Saturday, March 8, 2008

Thoughts of the Day

I want to try to match the amount of time I spend on facebook or my email accounts with the amount of time that I spend on the "Click to donte" websites. This is a very easy, quick way to help the world and I can certainly spare that time.
I want to try to keep my friends aware and thinking. I want to speak up for what I believe in, but not in a negative way. I want to take action NOW.
I want to redefine the word sexy for myself. Being sexy is being strong, standing tall, believing in yourself. That does not necessarily imply being skinny, showing skin and wearing tons of makeup.
I want to follow my dreams and to be passionate and to NO LONGER LET FEAR GET IN MY WAY. I want to try to do a random act of kindness everyday.
I want to tell the truth about everything and everyone and to never say things about someone that I can't say to them. I want to believe that kindness and goodness reside in everyone. I want to try to broaden my mind and to never allow it to close. Closed minds breed hate and fear. I want to be the best person that I can be and to help the world as much as I can. I want to spend less time watching TV and more time reading and keeping up news. I want to break stereotypes just to show that I can. I want to learn everything and anything possible and to really take full advantage of all the resources that I have. I want to address my own prejudices and biases, out loud and without fear.

» Material provided:
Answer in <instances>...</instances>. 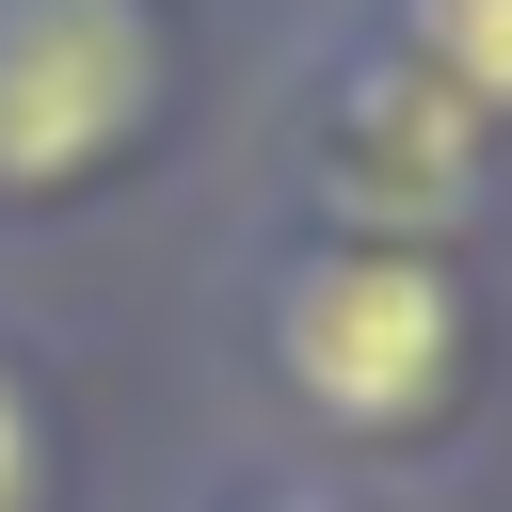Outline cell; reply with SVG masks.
<instances>
[{
    "mask_svg": "<svg viewBox=\"0 0 512 512\" xmlns=\"http://www.w3.org/2000/svg\"><path fill=\"white\" fill-rule=\"evenodd\" d=\"M400 48H416V80H432V96L512 112V0H400Z\"/></svg>",
    "mask_w": 512,
    "mask_h": 512,
    "instance_id": "3",
    "label": "cell"
},
{
    "mask_svg": "<svg viewBox=\"0 0 512 512\" xmlns=\"http://www.w3.org/2000/svg\"><path fill=\"white\" fill-rule=\"evenodd\" d=\"M32 496H48V432H32V400L0 368V512H32Z\"/></svg>",
    "mask_w": 512,
    "mask_h": 512,
    "instance_id": "4",
    "label": "cell"
},
{
    "mask_svg": "<svg viewBox=\"0 0 512 512\" xmlns=\"http://www.w3.org/2000/svg\"><path fill=\"white\" fill-rule=\"evenodd\" d=\"M288 512H320V496H288Z\"/></svg>",
    "mask_w": 512,
    "mask_h": 512,
    "instance_id": "5",
    "label": "cell"
},
{
    "mask_svg": "<svg viewBox=\"0 0 512 512\" xmlns=\"http://www.w3.org/2000/svg\"><path fill=\"white\" fill-rule=\"evenodd\" d=\"M448 352H464V288H448L432 256H400V240H336V256H304L288 304H272V368H288L304 416H336V432H416V416L448 400Z\"/></svg>",
    "mask_w": 512,
    "mask_h": 512,
    "instance_id": "1",
    "label": "cell"
},
{
    "mask_svg": "<svg viewBox=\"0 0 512 512\" xmlns=\"http://www.w3.org/2000/svg\"><path fill=\"white\" fill-rule=\"evenodd\" d=\"M160 112V16L144 0H0V192L96 176Z\"/></svg>",
    "mask_w": 512,
    "mask_h": 512,
    "instance_id": "2",
    "label": "cell"
}]
</instances>
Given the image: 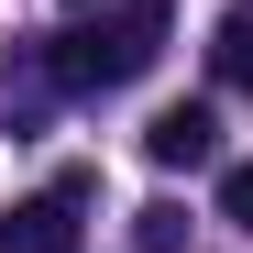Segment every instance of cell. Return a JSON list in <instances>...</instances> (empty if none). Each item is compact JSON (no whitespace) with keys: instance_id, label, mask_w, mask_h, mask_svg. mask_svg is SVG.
Segmentation results:
<instances>
[{"instance_id":"obj_1","label":"cell","mask_w":253,"mask_h":253,"mask_svg":"<svg viewBox=\"0 0 253 253\" xmlns=\"http://www.w3.org/2000/svg\"><path fill=\"white\" fill-rule=\"evenodd\" d=\"M165 33H176V0H110V11L44 33V88L66 99H99V88H132V77L165 55Z\"/></svg>"},{"instance_id":"obj_2","label":"cell","mask_w":253,"mask_h":253,"mask_svg":"<svg viewBox=\"0 0 253 253\" xmlns=\"http://www.w3.org/2000/svg\"><path fill=\"white\" fill-rule=\"evenodd\" d=\"M88 176H55V187H33L22 209H0V253H77L88 242Z\"/></svg>"},{"instance_id":"obj_3","label":"cell","mask_w":253,"mask_h":253,"mask_svg":"<svg viewBox=\"0 0 253 253\" xmlns=\"http://www.w3.org/2000/svg\"><path fill=\"white\" fill-rule=\"evenodd\" d=\"M143 154L165 165V176H187V165L220 154V121H209L198 99H176V110H154V121H143Z\"/></svg>"},{"instance_id":"obj_4","label":"cell","mask_w":253,"mask_h":253,"mask_svg":"<svg viewBox=\"0 0 253 253\" xmlns=\"http://www.w3.org/2000/svg\"><path fill=\"white\" fill-rule=\"evenodd\" d=\"M209 66H220V88H253V11H231L209 33Z\"/></svg>"},{"instance_id":"obj_5","label":"cell","mask_w":253,"mask_h":253,"mask_svg":"<svg viewBox=\"0 0 253 253\" xmlns=\"http://www.w3.org/2000/svg\"><path fill=\"white\" fill-rule=\"evenodd\" d=\"M176 242H187V209H165V198H154L143 220H132V253H176Z\"/></svg>"},{"instance_id":"obj_6","label":"cell","mask_w":253,"mask_h":253,"mask_svg":"<svg viewBox=\"0 0 253 253\" xmlns=\"http://www.w3.org/2000/svg\"><path fill=\"white\" fill-rule=\"evenodd\" d=\"M220 220H242V231H253V165H231V176H220Z\"/></svg>"}]
</instances>
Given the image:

» Problem requirements: Translate this sentence from the "Thoughts of the Day" post into Spanish: "Closed minds breed hate and fear."

» Reply: Las mentes cerradas engendran odio y miedo.